I’ve never been much of a journal-keeper. As a child, I started many a diary, but never finished any of them. After a whopping two entries, I’d usually just… stop. I found a few diaries years later, read those two entries, and was so embarrassed by my past-self’s musings that I threw them away.
However, living in a new state, working a new job, living the life of a traveling ISJL Education Fellow, I have started a new chapter (ba dum tss)! And suddenly… I’m journaling.
I was gifted a travel journal for my college graduation from a family friend. Upon receiving the present, I looked at it fondly and thought “one day, maybe I’ll use this,” and put it on my bookshelf. It wasn’t until I was preparing to head out on my first summer visit to Tallahassee, Florida, that I picked up that travel journal and packed it in my bag.
After a long day of travel and schmoozing, I was finally able to take a moment for myself, breathe, sit on my bed in a lovely guest cottage, and think about the day’s events. I reached into my bag, grabbed my journal, a nice pen, and just . . . wrote it all down. Every bit, from the details of the pick-up, to the crazy bathroom stops, to the food I ordered at restaurants, to the people I met and the interactions I had.

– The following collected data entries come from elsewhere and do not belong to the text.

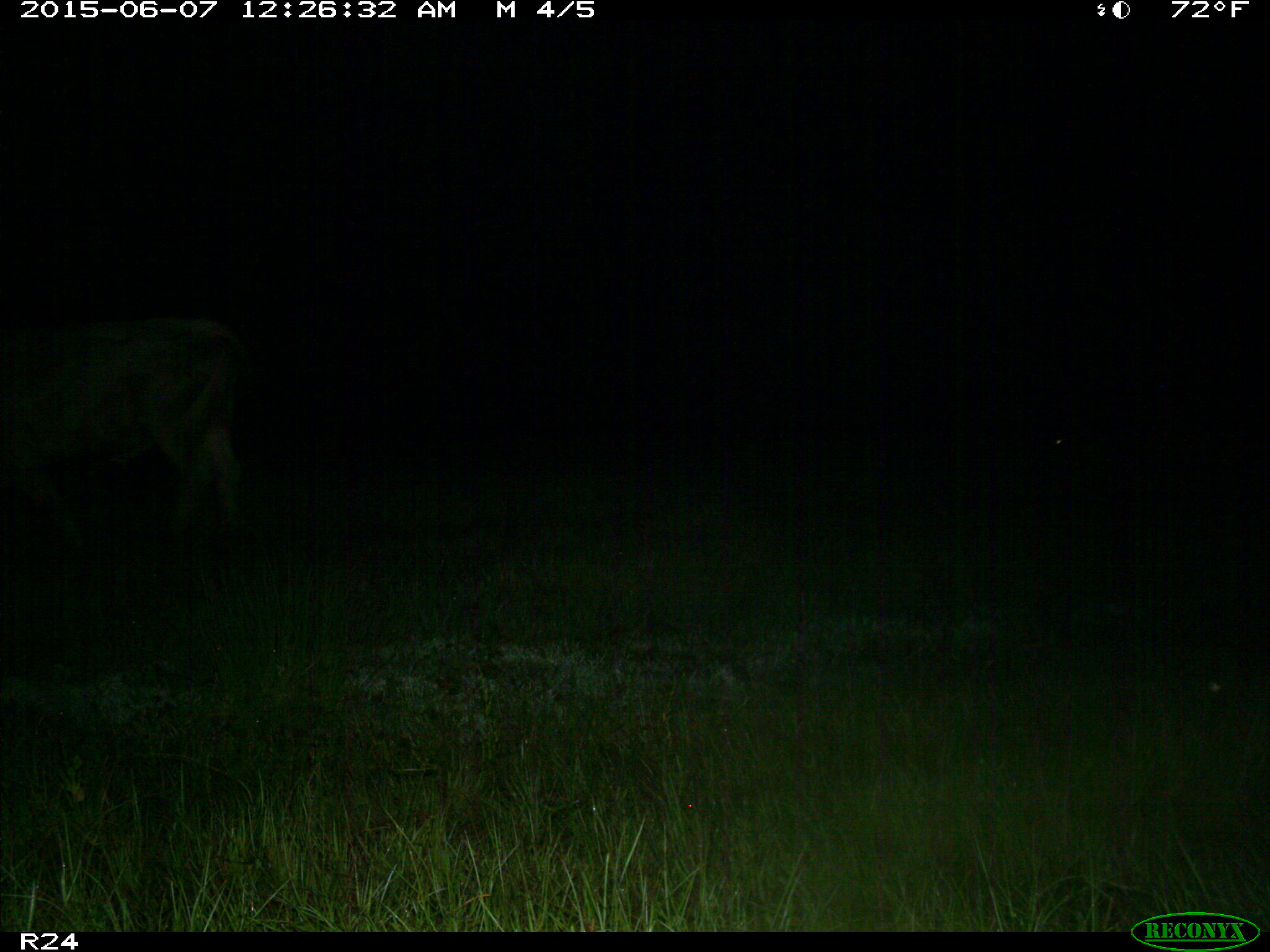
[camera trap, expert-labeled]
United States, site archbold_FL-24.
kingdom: Animalia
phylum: Chordata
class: Mammalia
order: Artiodactyla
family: Bovidae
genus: Bos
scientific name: Bos taurus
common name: domestic cow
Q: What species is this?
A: Bos taurus (domestic cow).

And it all came so easily. I finally appreciated the process. I finally enjoyed writing down my reflections; having the opportunity to think about all that I was doing, all that I was seeing, and all the folks I was meeting; thinking about when I happen to pick up this journal years from now and am able to remember (in explicit detail) everything from a special Shabbat service in a small-town synagogue to the most amazing, luxurious, delectable, mouth-watering cheesecake I enjoyed at a little restaurant right outside of Fayetteville, Georgia.

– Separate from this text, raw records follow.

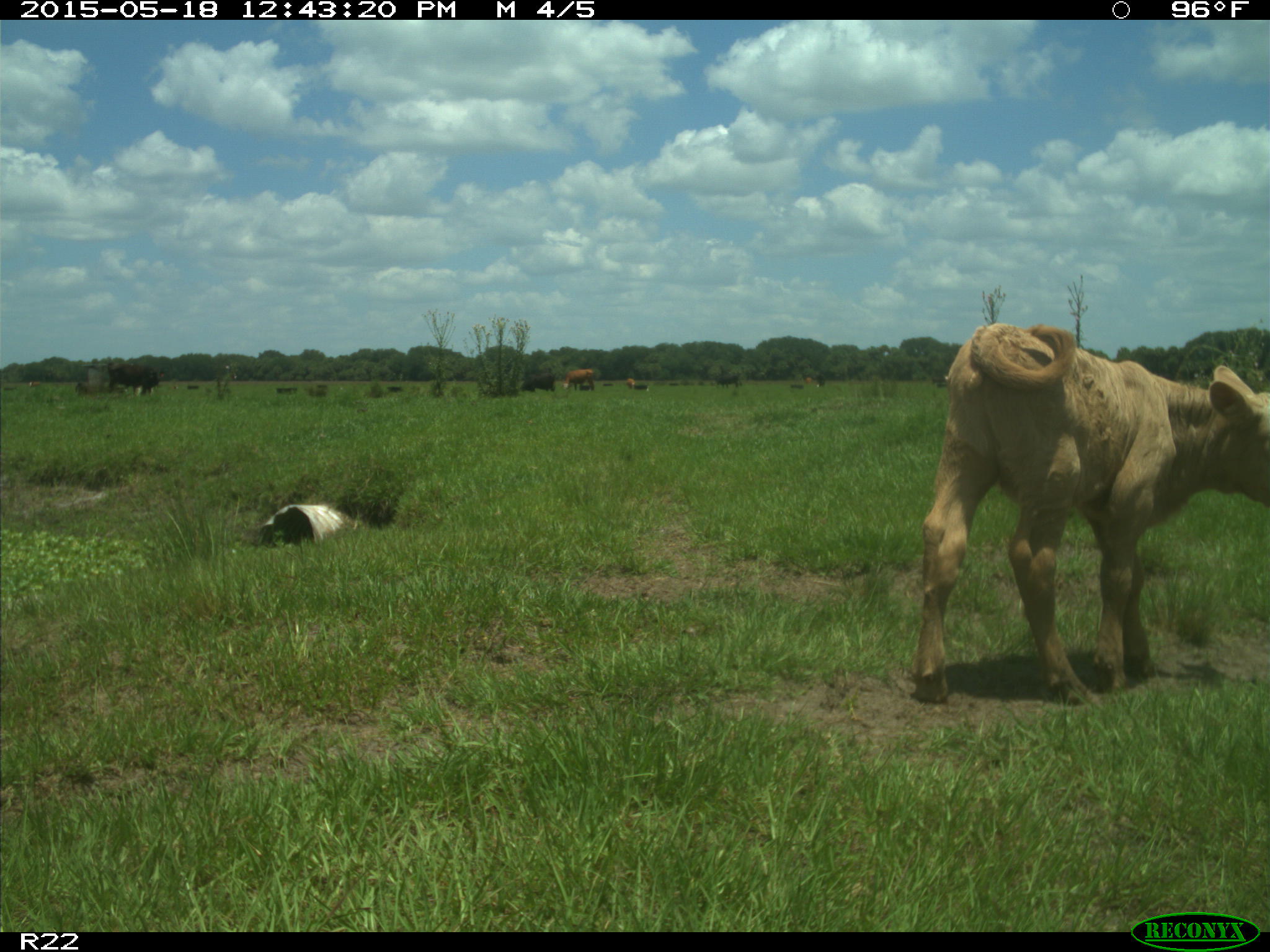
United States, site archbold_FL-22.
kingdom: Animalia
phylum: Chordata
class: Mammalia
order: Artiodactyla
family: Bovidae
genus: Bos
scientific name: Bos taurus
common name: domestic cow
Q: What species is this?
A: Bos taurus (domestic cow).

Journaling at this stage in my life offers me so much more than it did in the past. I’m able to stop time and reflect, process, remember . . . much better and more thoughtful than my past journaling, which included cringe-y musings about people I had crushes on and an embarrassing amount of confusion about unexpected hair growth and body changes.
Though I am just beginning this fellowship and am so excited for all to come, I can’t wait to look back at a journal full of memories. A journal full of trips with my fellow Fellows turned friends; a journal full of anecdotes of the community members I meet and stay with in my time on the road as a traveling Jewish educator; a journal full of notes about good restaurants and those special desserts I can still remember the taste of when I re-read the entry; a journal full of moments that led to laughter and tears and smiles and songs and good times; a journal reflecting my growth over the next two years.
I know so much will change, for the only thing constant is change! But having the opportunity to journal it all, from the times I thought I wouldn’t be good enough to the times I was assured I was doing the right thing with my life, fills me with such excitement for the future and such purpose with each day that comes.